The patency of the naso-frontal duct is a key issue in the surgical management of chronic frontal sinusitis. Most of the current operative techniques only provide access to the paramedian portions of the frontal sinus. A canalization approach that allows a functional frontal sinus to be maintained while providing good access to the most lateral areas of the sinus is described herein. Two cases of severe post-traumatic frontal sinusitis, operated on successfully by canalization method based on the conservation of the frontal sinus and the maintenance of the patency of the naso-frontal duct, using both open and endonasal approaches, are reported. One patient was followed-up for 8 years and the other for 7 months. Canalization requires validation in a larger series. This approach provides an alternative to both cranialization and strictly endoscopic methods in lateralized frontal sinus retentions and allows mucocele to be avoided.
Chronic sinusitis (CS) markedly reduces quality of life and may occur many decades after frontal sinus fracture. Infectious complications occurring in frontal sinus fractures, such as CS, are often related to an injury of the naso-frontal duct, especially when there are associated naso-ethmoidal or supraorbital fractures. Current therapies for CS due to frontal sinus fracture are either endoscopic or based on an open approach such as cranialization or obliteration. Two cases of chronic frontal sinusitis due to lateral bony septa after frontal sinus fractures, treated by a novel functional approach combining a modified cranialization and catheterization of the naso-frontal duct, are reported here.

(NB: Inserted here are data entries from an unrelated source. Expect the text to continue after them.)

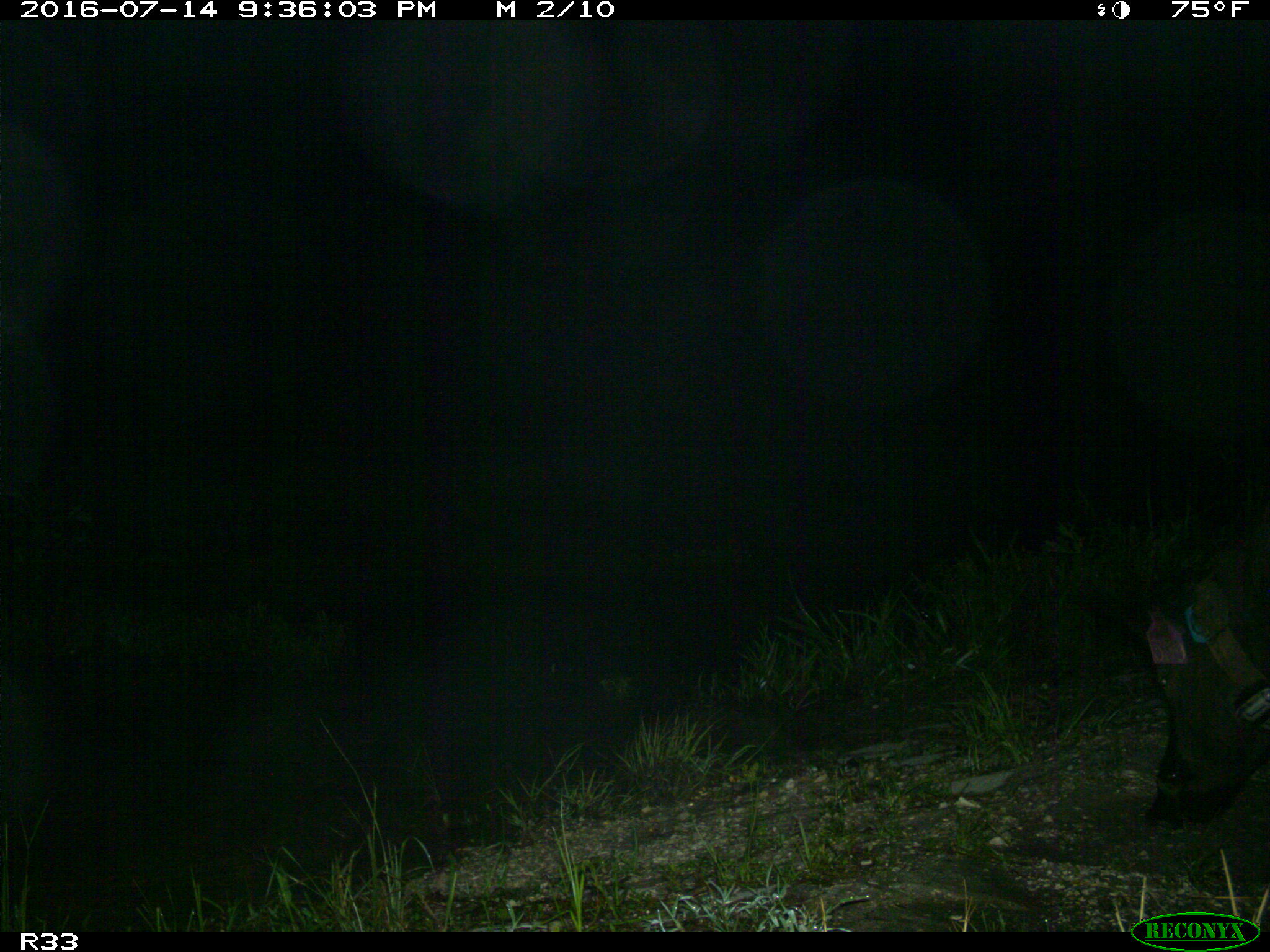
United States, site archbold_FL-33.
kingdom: Animalia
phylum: Chordata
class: Mammalia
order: Artiodactyla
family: Suidae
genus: Sus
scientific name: Sus scrofa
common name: wild boar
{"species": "Sus scrofa (wild boar)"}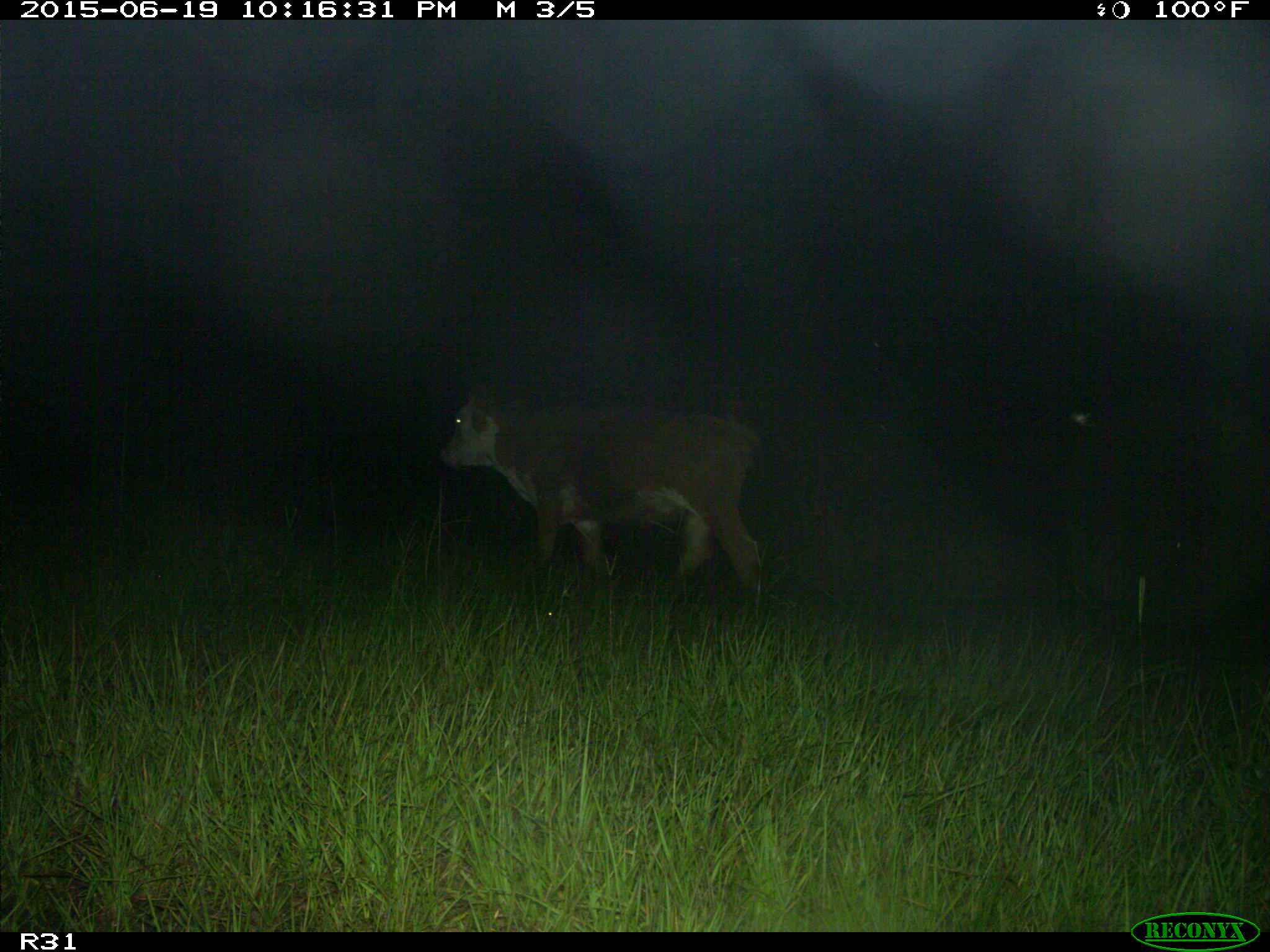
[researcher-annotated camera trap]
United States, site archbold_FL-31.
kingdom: Animalia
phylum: Chordata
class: Mammalia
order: Artiodactyla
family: Bovidae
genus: Bos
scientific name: Bos taurus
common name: domestic cow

The cases of two patients with post-traumatic chronic frontal sinusitis refractory to several attempts of antibiotic treatment were addressed to our maxillofacial surgery department. The frontal sinus fractures were subsequent to direct trauma due to traffic accidents in both cases. No surgical management had been performed during the acute phase after the initial trauma.

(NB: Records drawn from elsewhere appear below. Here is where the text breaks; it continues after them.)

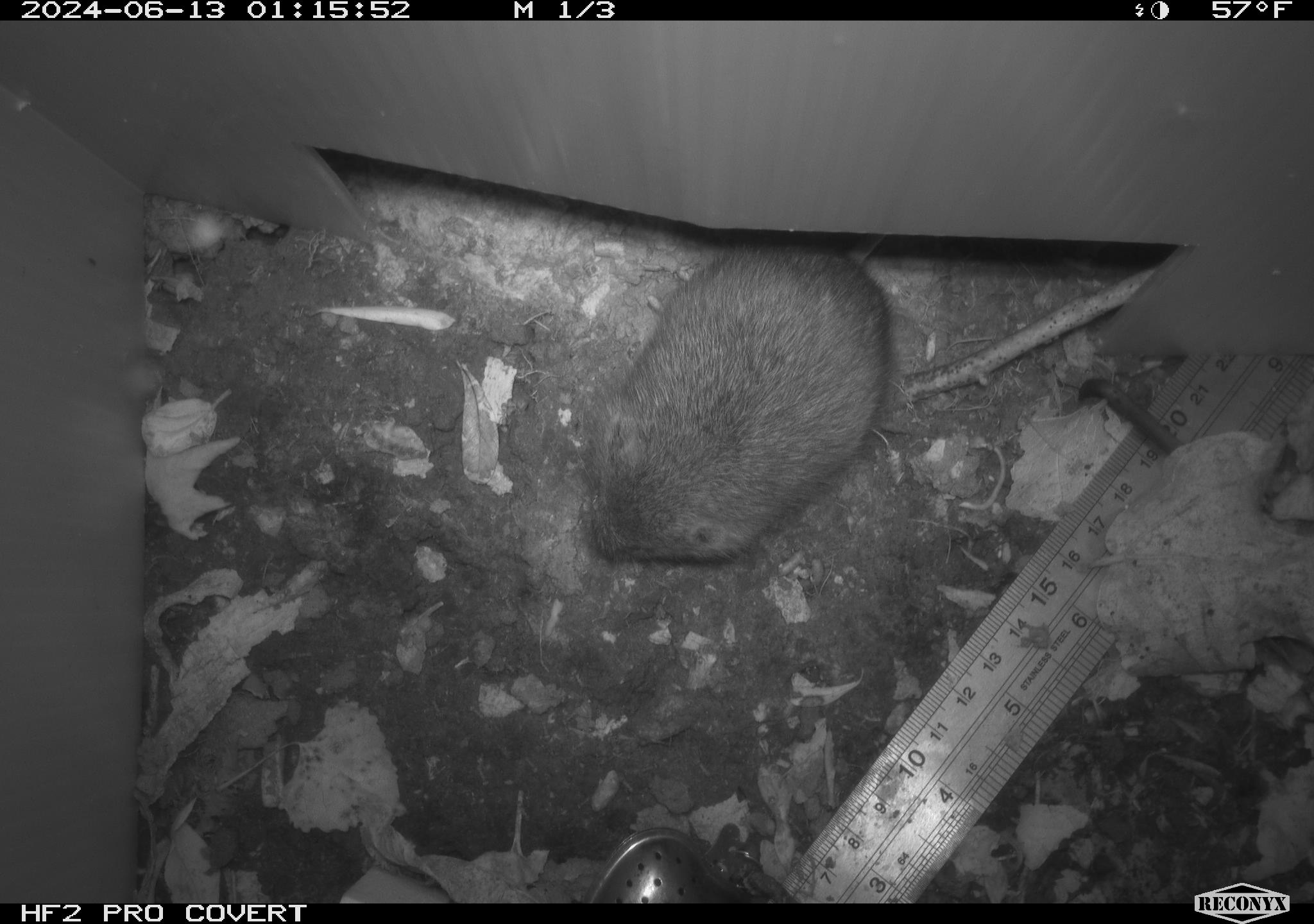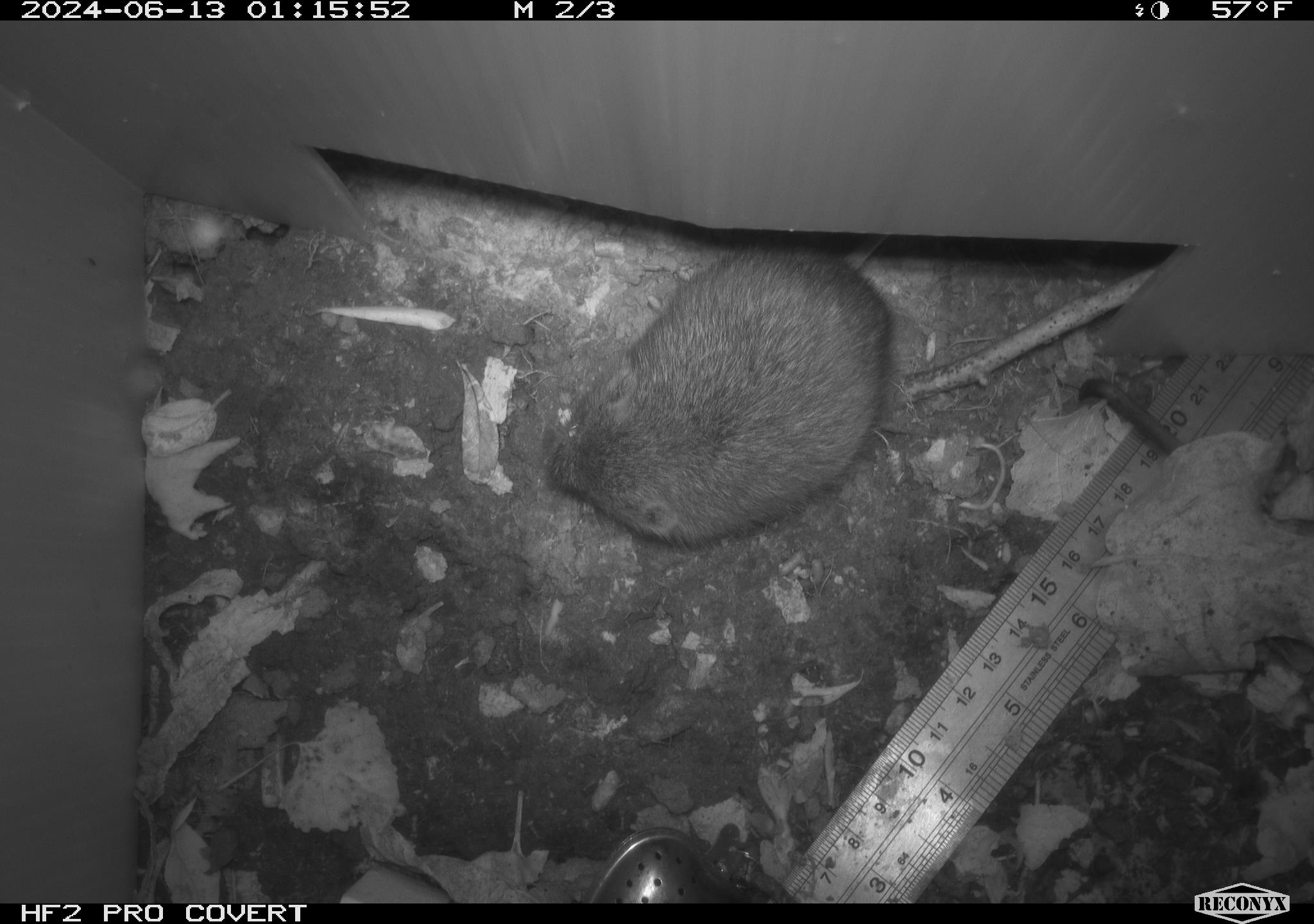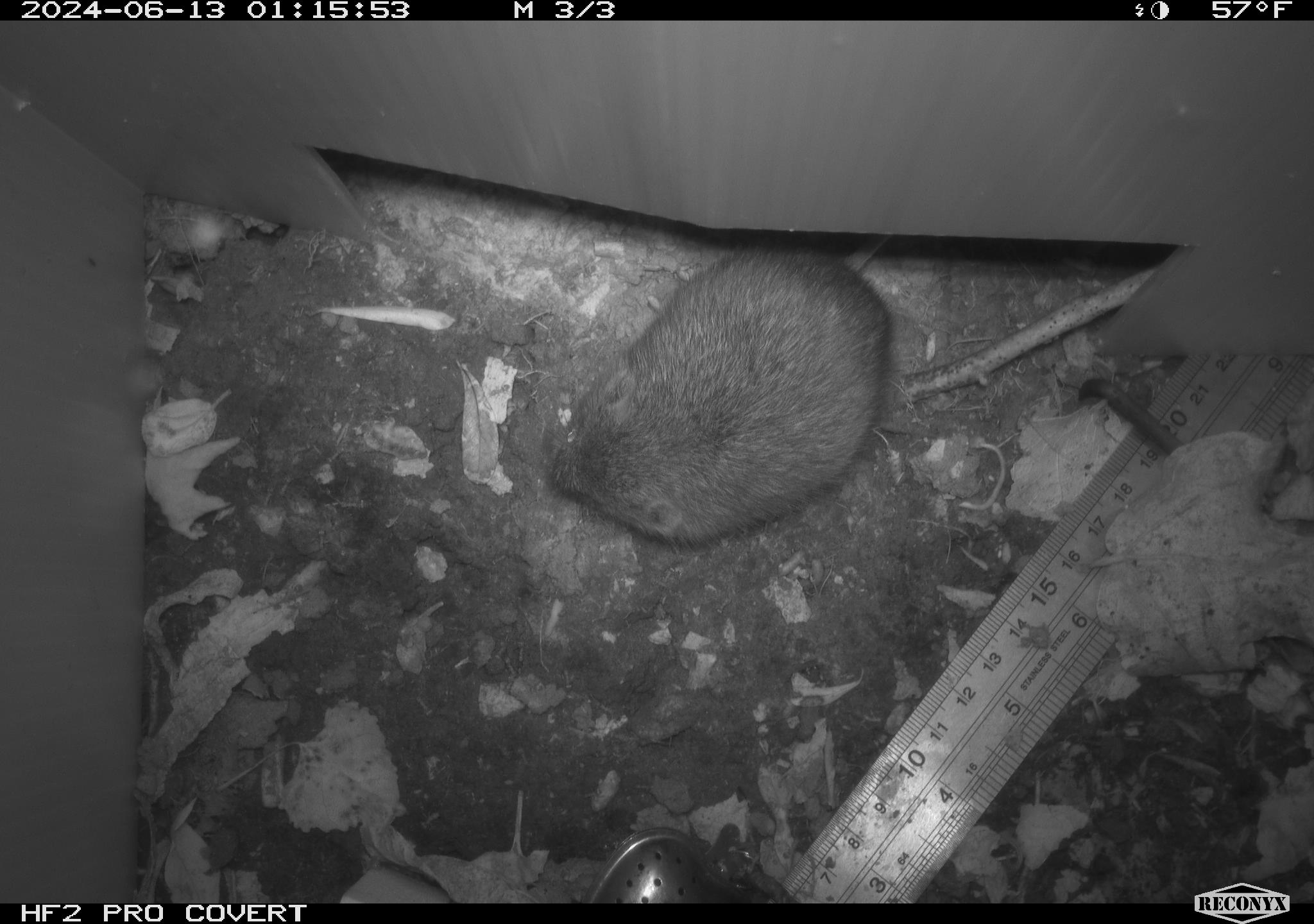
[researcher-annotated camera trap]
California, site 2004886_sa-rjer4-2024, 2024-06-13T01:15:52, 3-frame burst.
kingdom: Animalia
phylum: Chordata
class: Mammalia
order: Rodentia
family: Cricetidae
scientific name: Arvicolinae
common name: voles, lemmings, and muskrats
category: arvicolinae subfamily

The first patient was a 48-year-old male with a history of left frontal sinus fracture 12 years prior. He had undergone an unsuccessful iliac crest bone graft intended to reconstruct the outer table of the frontal sinus 8 years after the initial trauma. A computed tomography (CT) scan obtained at 12 years after the initial trauma showed infection in all paranasal sinuses, with an osseous septum in the latero-distal corner of the left frontal sinus, as well as bilateral obstruction of the naso-frontal ducts due to a thickening of the nasal mucosa ( Fig. 1 a). The second patient was a 39-year-old male with a history of right frontal sinus fracture 15 years prior. A CT scan obtained at 15 years after the initial trauma showed complete blockage of the right frontal sinus, with anterior and inferior wall fractures, as well as an obstruction of the right naso-frontal duct.

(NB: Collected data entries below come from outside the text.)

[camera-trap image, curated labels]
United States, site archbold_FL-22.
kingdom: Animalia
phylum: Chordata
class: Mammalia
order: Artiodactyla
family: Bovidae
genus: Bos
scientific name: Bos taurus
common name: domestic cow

Surgical management was similar in both cases. A Cairns–Unterberger incision was made. A pedicled periosteal temporal flap was elevated across the midline towards the contralateral superficial temporal aponeurosis. A frontal bone window was performed in order to provide good access to the lateral septa and mucosa. The infected bone and sinus mucosa were resected, but the healthy sinus mucosa was preserved. The inner table of the frontal sinus was then resected in order to clear the frontal sinus from inflammatory and potentially infected components. The naso-frontal duct was catheterized and its ostium was enlarged on the sinus side. An anterior ethmoidectomy and removal of the unciform process allowed visualization of the middle meatus. The middle turbinate was resected and the naso-frontal duct was localized; its ostium was enlarged on the nasal side. The naso-frontal duct was catheterized up to the lateral side of the frontal sinus using a rolled silicone sheet. The periosteal flap was positioned between the dura and the silicone tube and sutured to the dura (with reinforcement using glue) in order to obtain a substitute for the inner table and isolate the dura from the sinus. The silicone tube was covered with the periosteal flap and the latter was sutured to the outer table in order to re-establish a sinus cavity ( Fig. 2 ). The dura was suspended around the frontal flap and the flap was closed with two drains.